A morte do jovem Nahel na França se somou a outros acontecimentos que entraram para história e mostraram como as sociedades estão mudando. No dia 27 de junho, Nahel, de 17 anos, foi morto por um policial francês. O caso gerou uma onda de manifestações pelo país que acabou com 3,5 mil detidos. No ano passado, a morte de Mahsa Amini, no Irã, que foi dada como morta após ser levada sob custódia pela polícia da moral por estar utilizando o véu da maneira incorreta, também desencadeou em uma série de protesto por justiça e pelos direito das mulheres e demais minorias. Vários homens deram força ao movimento. O caso chegou até mesmo à Copa do Mundo do Qatar, com protestos da torcida iraniana e até mesmo dos jogadores, que se recusaram a cantar o hino no jogo de abertura. Em 2020, a morte de George Floyd, nos Estados Unidos, também pela polícia, repercutiu no mundo inteiro e levou uma série de pessoas às ruas sob o lema “Black Life Matter” (em português, “Vidas Negras Importam”). Neste caso, talvez o mais popular dos três citados acima, o policial que matou o homem negro foi condenado, assim como seu parceiro.

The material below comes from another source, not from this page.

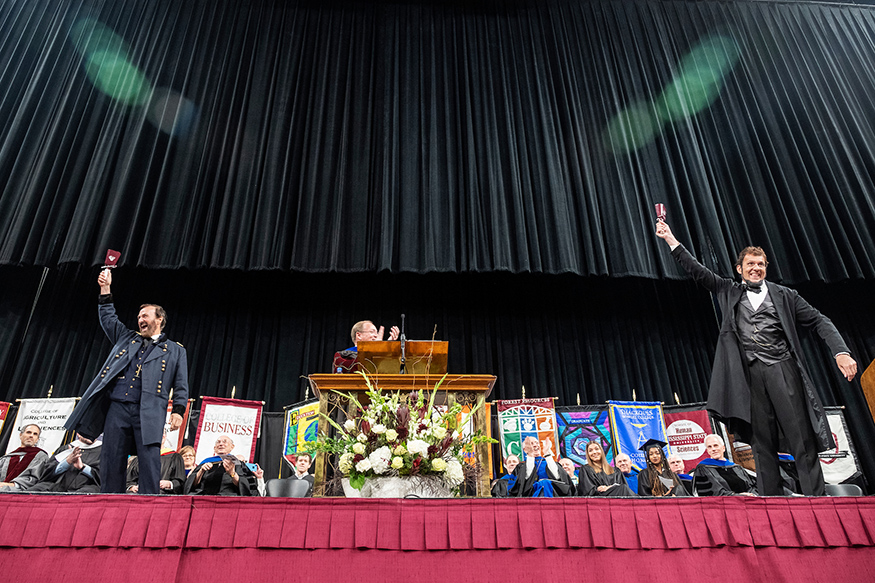 Abraham Lincoln and Ulysses S. Grant ring cowbells at MSU's Fall Convocation.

David Morales professor de relações internacionais da Universidade Federal do ABC, destaca que o que está sendo registrado atualmente pode ser classificado como “modernidade líquida”. Ou seja, todas as constatações e fatos que tínhamos como princípios estão diluindo. “Isso significa que, em nosso comportamento, a relação do indivíduo com a instituição, do cidadão com a instituição, e a relação do Estado em proteger o indivíduo não corresponde a um pacto social como a teoria política se determina”, fala. Ele cita o caso de George Floyd, que comoveu o mundo totalmente. “O que podemos conferir também é que há uma fragilidade do Estado e de sua responsabilidade com o indivíduo e também uma responsabilidade civil do indivíduo com o Estado, porque é uma contrapartida, é um impacto”, explica o especialista. Morales também fala da força que a era digital tem nesses movimentos. O caso de Nahel, por exemplo, aconteceu de manhã. Na noite do mesmo dia, os protestos já foram realizados. “Entramos nesse universo digital, nesse universo da sociedade de rede e estamos vendo como a repercussão desses casos tem impacto em todo lugar e, ao mesmo tempo, se tem a transmissão imediata.”

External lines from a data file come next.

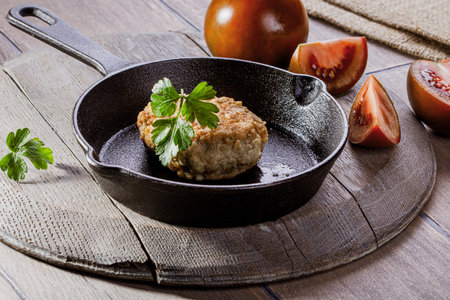 Cast iron frying pan with fried cutlet and tomatoes on wooden tableの写真素材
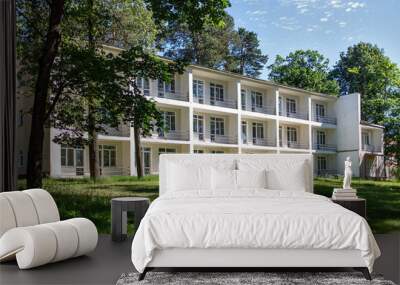 A typical three-story building of a sanatorium near Moscow with balconies on the river bank Wall mural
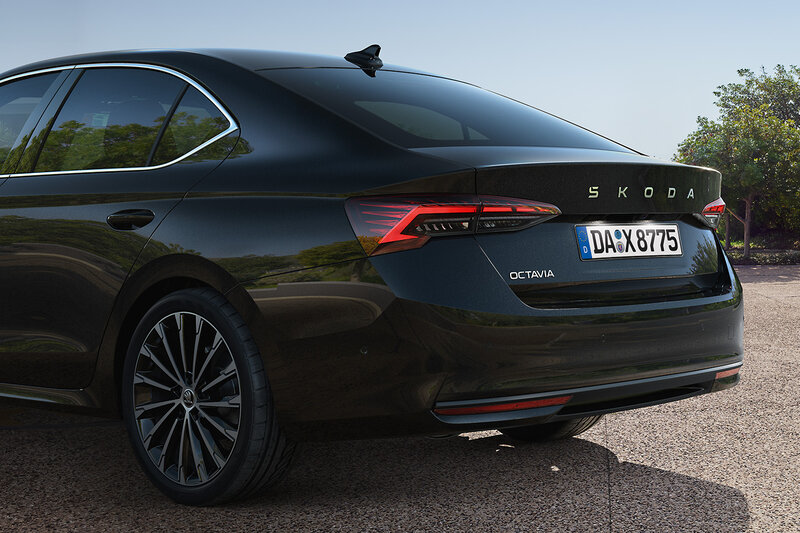 Heckansicht eines schwarzen Škoda Octavia Limousine auf einem Parkplatz mit Bäumen im Hintergrund bei sonnigem Wetter.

Vinícius Vieira, professor de relações internacionais da Fundação Armando Alvares Penteado (Faap), destaca que a geração da virada do milênio é muito mais exposta a questões de diversidade e individualidade. As pessoas querem ser reconhecidos como indivíduos e exercer a sua cidadania na sua plenitude. “O jovem francês simplesmente quer ser reconhecido pelo Estado francês e pela sociedade francesa como um cidadão pleno, independentemente da sua origem. No caso das mulheres iranianas, claramente, não estão contestando a fé islâmica, por exemplo, mas querem ser reconhecidas como indivíduos, não cidadãos de segunda classe, como hoje o regime iraniano as trata de fato”, pontua. Essas ondas de manifestações surtem efeitos, contudo, o professor ressalta que, para isso acontecer, é preciso incorporar essas pessoas à sociedade e nos Estados. Vieira traz como referência, quando comparado ao comportamento dos Estados Unidos e da França, o Reino Unido. Uma prova disso é que o primeiro-ministro, Rishi Sunak, é descendente de migrantes indianos, e o prefeito de Londres é paquistanês.
Morales pontua que, ao ter acontecimentos como esses listados acima, sempre se faz a securitização do problema, ou seja, implica no descolamento de força armada e deslocamento da força policial de forma repressiva, e não se coloca o problema na esfera da politização como prioridade, o que faz com que sempre pegue os governos de forma inesperada. “Como sempre vão pelo lado militar, pelo lado da força armada, temos que pensar como um Estado deve ser eficiente para evitar que esses deslocamentos e controlar as manifestações sociais, porque, por exemplo, na França, gente que não tinha nada a ver perdeu seus negócios devido ao vandalismo”. Para o professor, fatos assim mostram a necessidade de “fazer profundas reformas e para fazer a incorporação dos migrantes nos países que têm esse problema com as migrações internacionais, com esses êxodos maciços que estão chegando das ex-colônias. É preciso colocar essa pauta dentro da agenda, independentemente do espectro político de quem estiver governado”, fala, acrescentando que se medidas não forem tomadas, o problema vai continuar se arrastando de governo em governo e nunca se terá uma solução. A França apresenta maiores problemas quando compara a outros países da região que também recebem pessoas vinda de outros lugares, porque não se preparou para o cenário pós-colonização.